Note: First Looks give previews of new dishes, drinks, and menus we're curious about. Since they are arranged photo shoots and interviews with restaurants, we do not make critical evaluations or recommendations.
I was sad to hear about the closing of Ciao Napoli Pizzeria back in July, even if I was kind of ambivalent about the food. It served some solid pizza in a neighborhood (Logan Square) that didn't have many other pizza options. But when I found out that the space was purchased by the folks behind the excellent wine bar Telegraph (which is located just around the corner) all worries disappeared. Called Reno, I knew that it would be impossible to ambivalent about this place.

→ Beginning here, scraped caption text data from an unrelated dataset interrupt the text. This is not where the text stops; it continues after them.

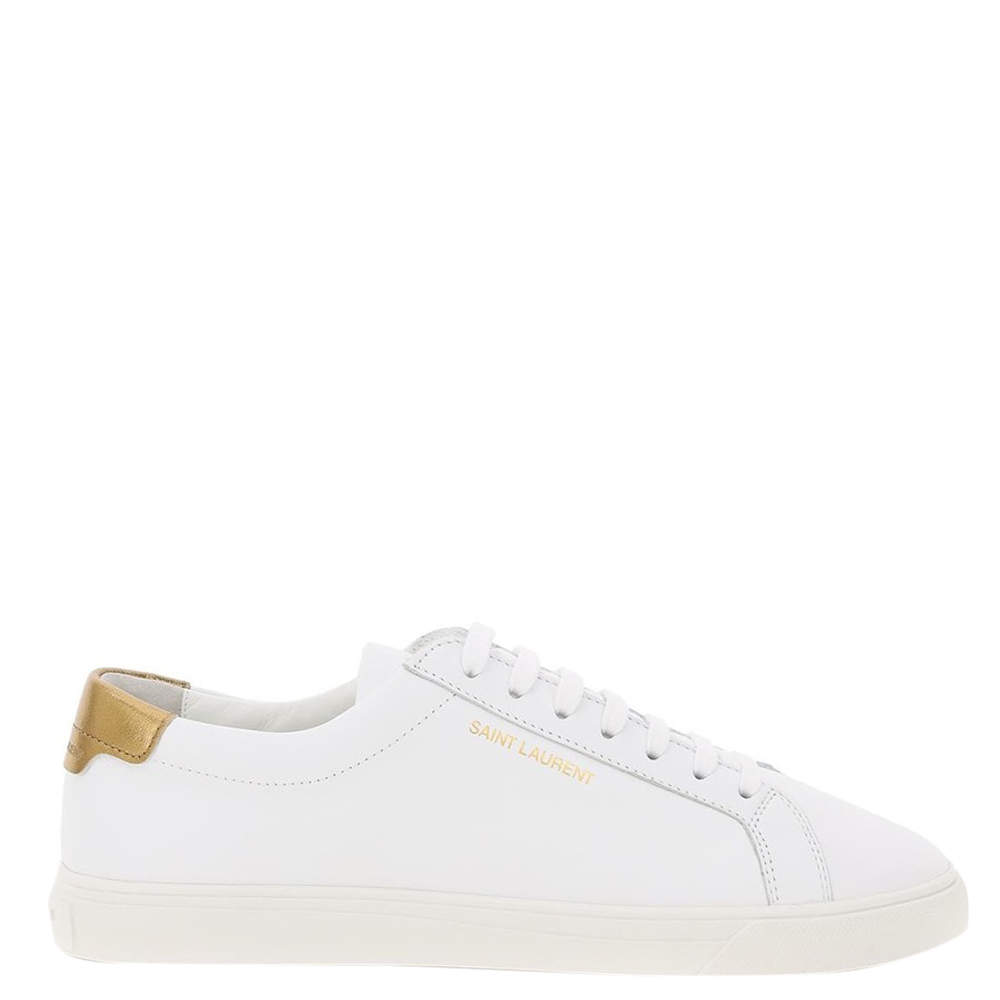 Saint Laurent White/Gold Leather Andy Sneaker Size IT 35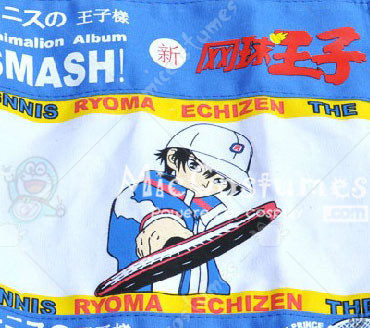 The Prince of Tennis Ryoma Scroll Pencil Bag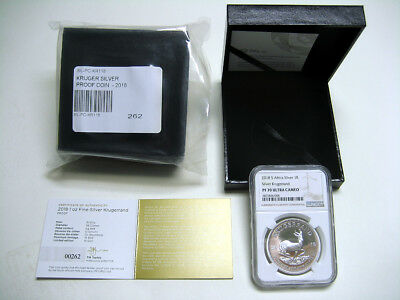 2018 South Africa Silver Krugerrand  PROOF - NGC PF70 - w/OGP & LOW COA #262
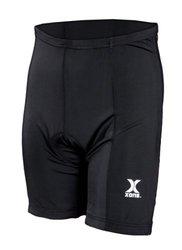 Louisville Slugger Women's Sport Series Cycle Shorts, Black, X-Small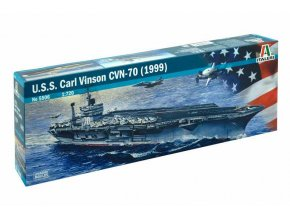 Italeri - letadlová loď USS Carl Vinson CVN-70,1/720, Model Kit 5506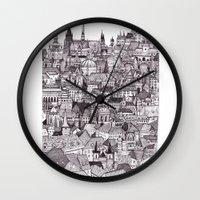prague Wall Clocks featuring Prague by Justine Lecouffe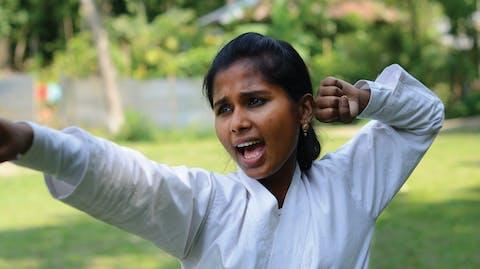 GirlPower Bangladesh karate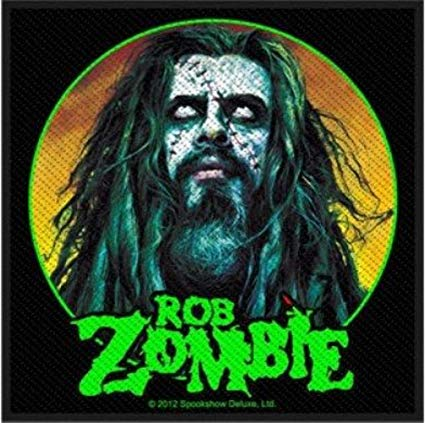Rob Zombie.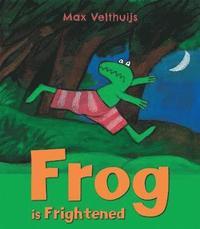 bokomslag Frog is Frightened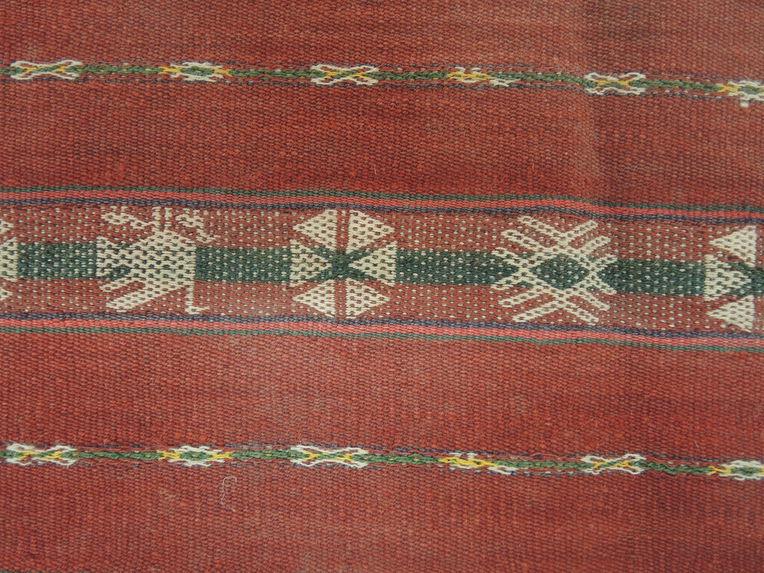 Textile de l'île de Taquile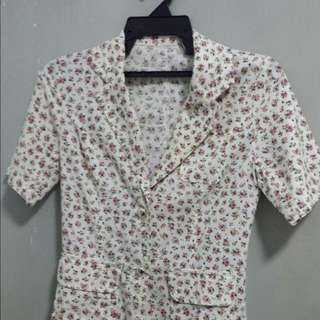 Vintage Country Floral Shirt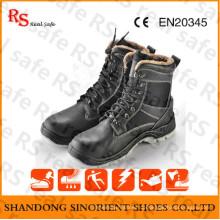 Magnum Wüstenstiefel Armee Wüstenstiefel Schwarze Armee Militär Stiefel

As for the what Reno would be, that was a different story. I knew that the restaurant would keep the wood-fired oven, and that pizzas would be involved. But then came news that there would be bagels. And pastries. Have I mentioned the house-made pastas? Oh, there are those, too.

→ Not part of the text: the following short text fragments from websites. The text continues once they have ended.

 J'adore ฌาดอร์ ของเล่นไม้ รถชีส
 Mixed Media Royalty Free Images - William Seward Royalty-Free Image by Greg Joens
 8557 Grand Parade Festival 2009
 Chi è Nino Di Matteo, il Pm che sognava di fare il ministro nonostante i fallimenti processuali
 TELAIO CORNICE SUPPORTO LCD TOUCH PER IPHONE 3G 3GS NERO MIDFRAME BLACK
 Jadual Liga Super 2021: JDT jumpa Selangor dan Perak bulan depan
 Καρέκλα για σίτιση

I should also note that all of these items aren't served at the same time. Written large on Reno's paper menu is "morning, noon, and night," and the restaurant certainly takes those words to heart. Sure, there is coffee and a full bar, but this is a place that puts obvious effort into everything.
Take the bagels. Each and everyone is formed by hand and cooked in a wood-fired oven. They are small and chewy, not oversized and doughy. But the bagels are just one of a dozen breads and pastries available in the morning, where you'll also find muffins, quiche, tarts, and brownies behind a glass case.
The lunch menu adds some sandwiches to the mix, but it's not until dinner the next big transformation happens. That's when the oven starts to cook pizzas. They are very thin and blistered with char marks. Dinner is also when you can order house-made pasta, along with a whole range of other appetizers.